Prompt: With no images included, output each entry below exactly as it appears.

[Stored entries]
------------------------------

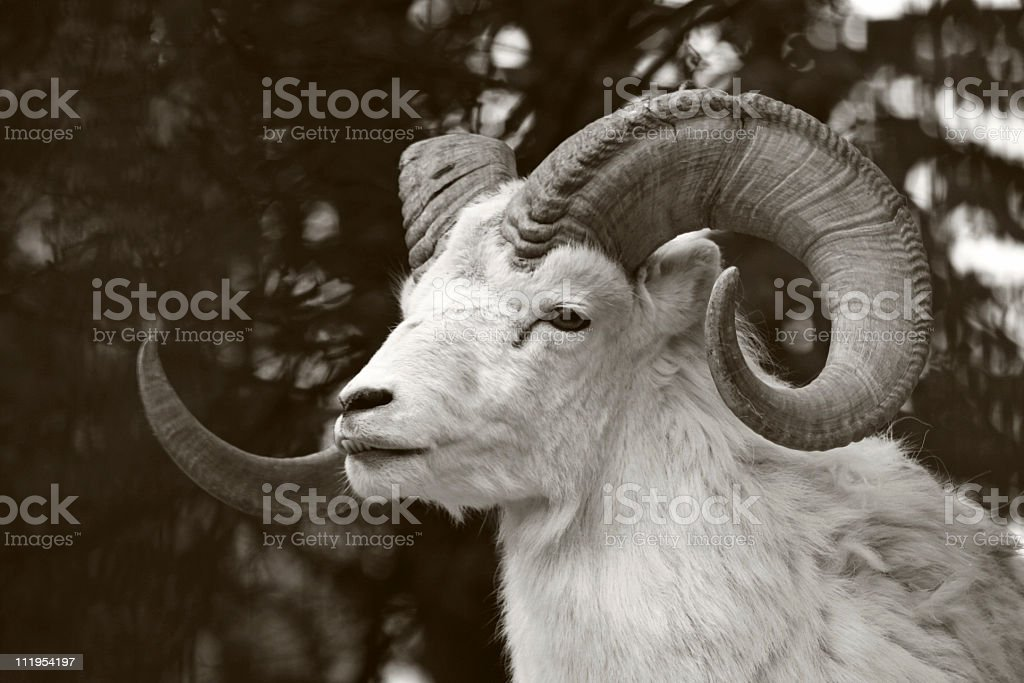 aries stock photo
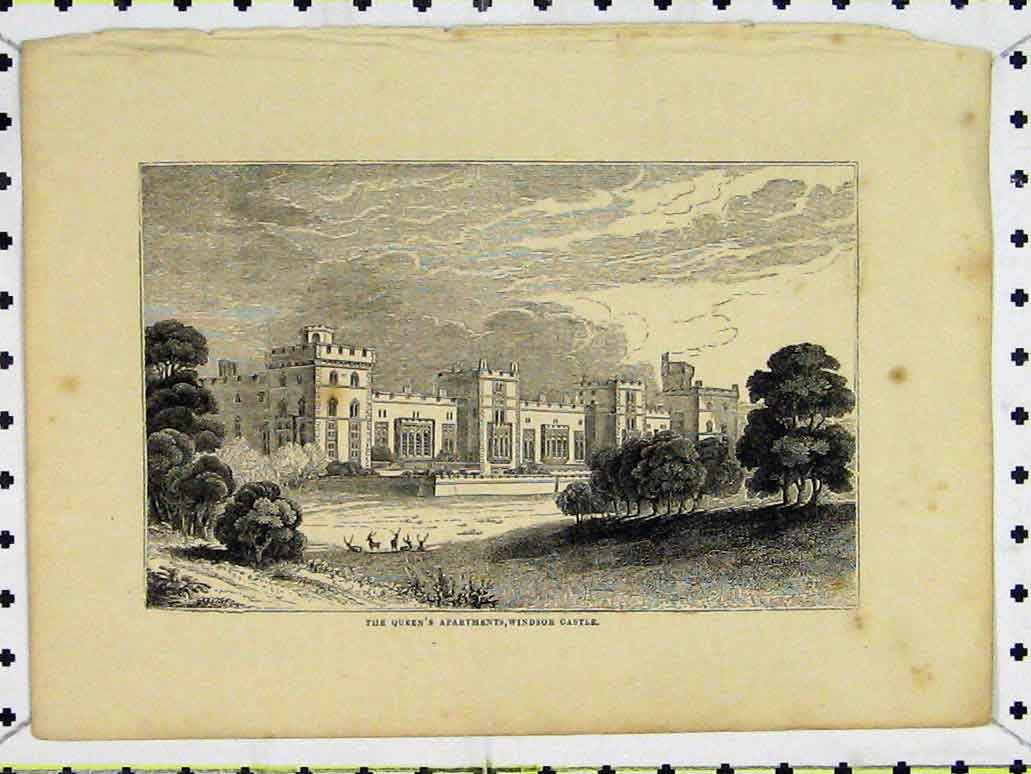 Print View Queen'S Apartments Windsor Castle Royal Family 221A197 Old Original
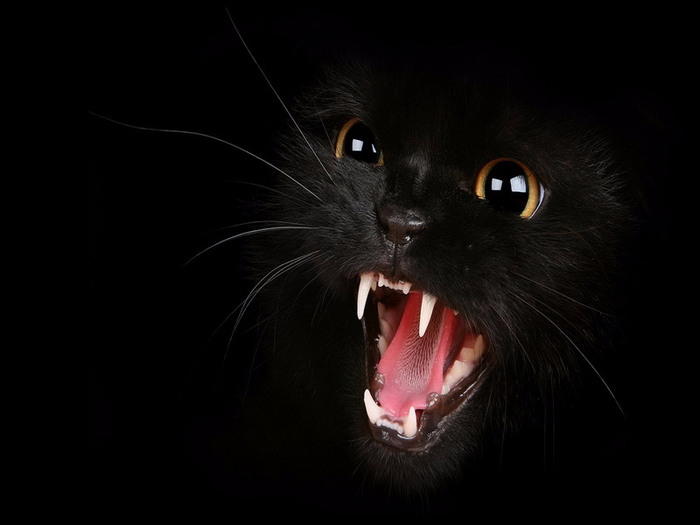 black-cat_3 (700x525, 152Kb)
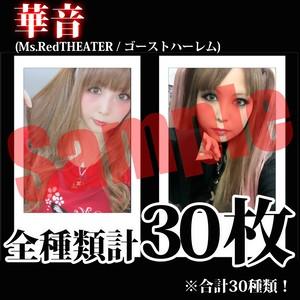 【チェキ・全種類計30枚】華音(Ms.RedTHEATER / ゴーストハーレム)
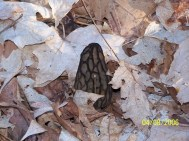 Black morel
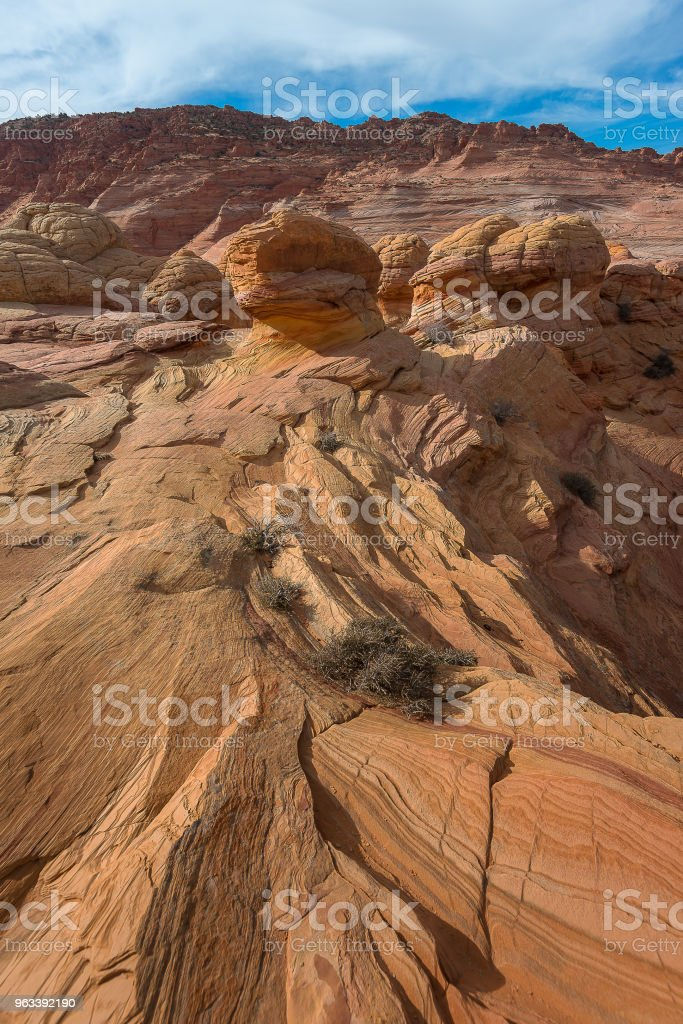 Fala, Navajo Sandstone, Arizona - Zbiór zdjęć royalty-free (Bez ludzi)
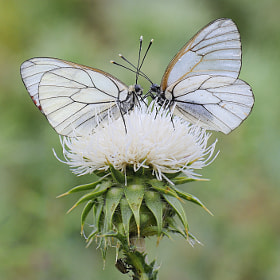 White Papillon by mauro maione (marveros)) on 500px.com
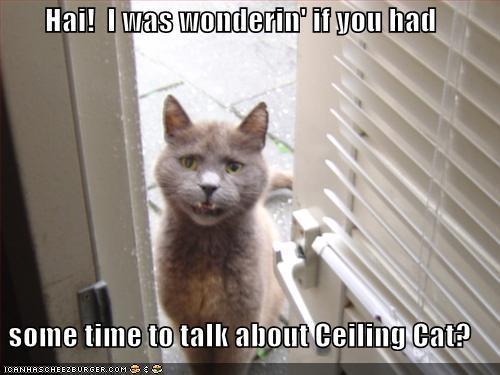 funny-pictures-cat-door-talk-ceilin
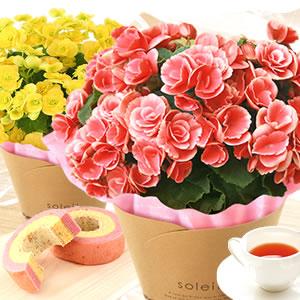 敬老の日  定番の花 ベゴニア全部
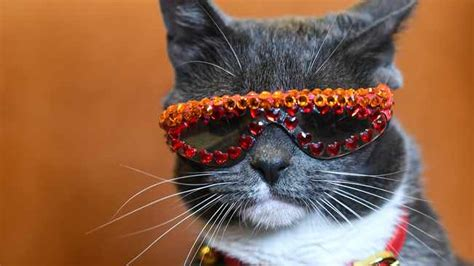 Instagram-famous cat Bagel owns 600 pairs of sunglasses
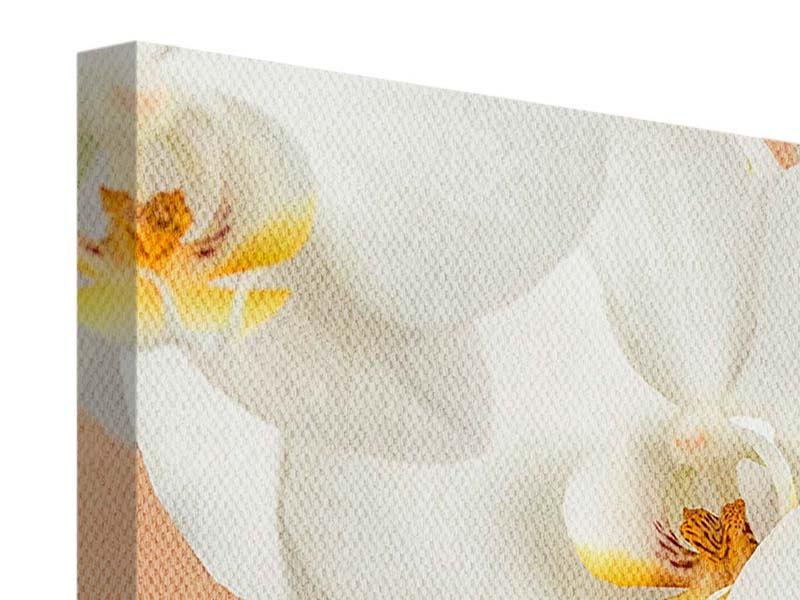 Leinwandbild 5-teilig modern Weisse Orchideenblüten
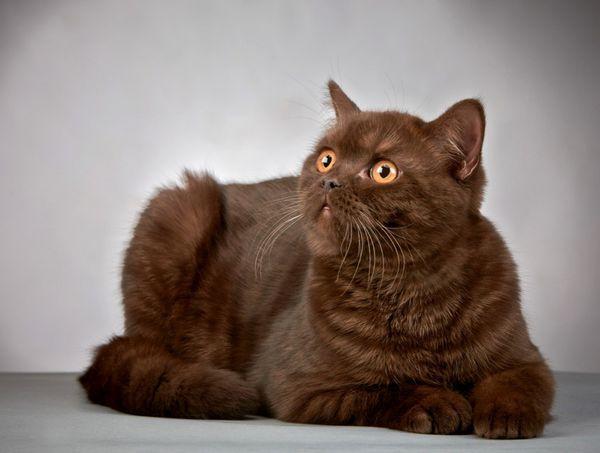 Existujú alergie na britské mačky?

------------------------------

Exercise result:
 aries stock photo
 Print View Queen'S Apartments Windsor Castle Royal Family 221A197 Old Original
 black-cat_3 (700x525, 152Kb)
 【チェキ・全種類計30枚】華音(Ms.RedTHEATER / ゴーストハーレム)
 Black morel
 Fala, Navajo Sandstone, Arizona - Zbiór zdjęć royalty-free (Bez ludzi)
 White Papillon by mauro maione (marveros)) on 500px.com
 funny-pictures-cat-door-talk-ceilin
 敬老の日  定番の花 ベゴニア全部
 Instagram-famous cat Bagel owns 600 pairs of sunglasses
 Leinwandbild 5-teilig modern Weisse Orchideenblüten
 Existujú alergie na britské mačky?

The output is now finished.